CD14 and development of atopic disease at 2 years of age in children with atopic or non-atopic mothers


U. Holmlund, Department of Medicine, Unit of Clinical Allergy Research, L2:04 Karolinska Hospital, 171 76 Stockholm, Sweden. E-mail:


Background CD14, a myeloid cell marker and LPS receptor has been acclaimed to play a role in development and manifestation of atopic allergy, as the gene encoding CD14 is located in a chromosomal region linked to total IgE levels and atopic disease.

Objective To investigate the levels of soluble (s) and membrane bound (m) CD14 in cord blood and at 2 years of age from children with atopic or non-atopic mothers and relate these parameters to atopy development at 2 years of age.

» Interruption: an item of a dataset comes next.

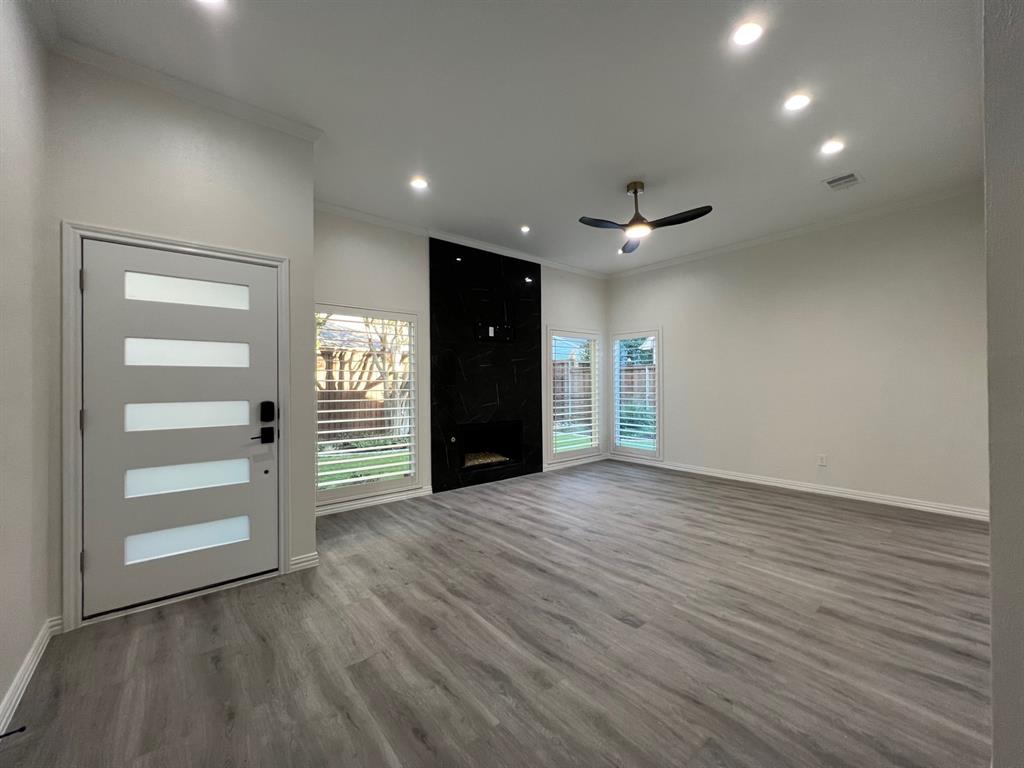 Les Lacs Garden Homes - Residential Lease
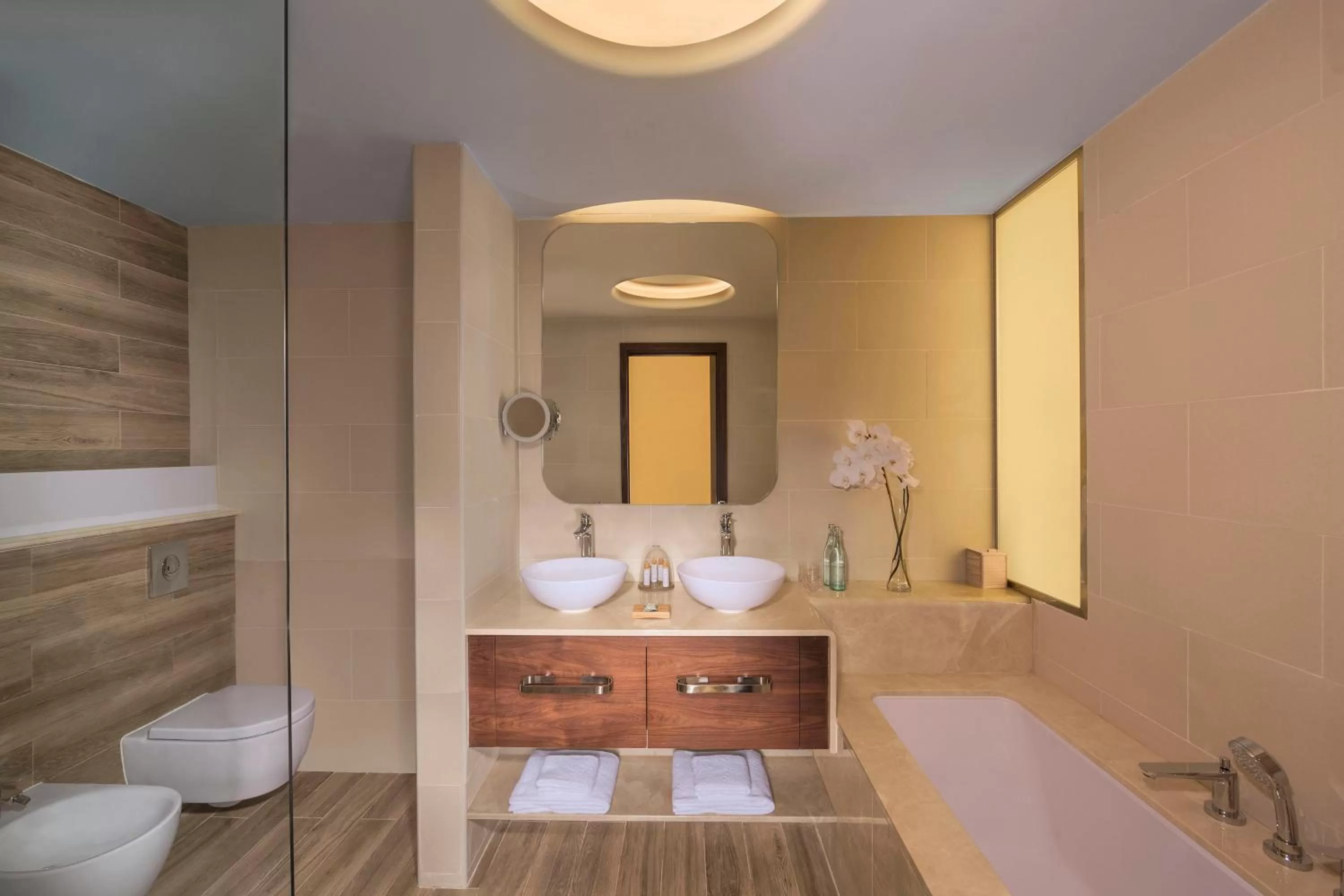Toilet in The Retreat Palm Dubai MGallery by Sofitel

Methods Blood samples were collected at delivery (cord blood) and at 2 years of age among infants with atopic (n = 41) and non-atopic (n = 32) mothers. Blood samples were also obtained from mothers at the same occasions. Levels of sCD14 and total IgE were measured in plasma, and percentages of CD14+ cells were measured in cord and peripheral blood mononuclear cells.

Results We observed significant differences in sCD14 levels in cord blood, where children with atopic mothers had the highest levels. The same pattern could be observed in the mothers at delivery. At 2 years of age no significant differences in sCD14 levels were observed between children with atopic mothers and children with non-atopic mothers and no association between sCD14 and atopic disease was found. Further, we observed large differences in sCD14 and mCD14 with respect to age, where newborns displayed a higher frequency of CD14+ cells compared with the 2-year-olds and the mothers. The reverse was observed for sCD14, with significantly lower values in cord blood than those seen in the 2-year-olds and mothers.

Conclusion Based on our findings, we suggest that CD14 could be involved in the regulation of IgE production, but that it might also be important for the maturation and development of the neonatal immune system.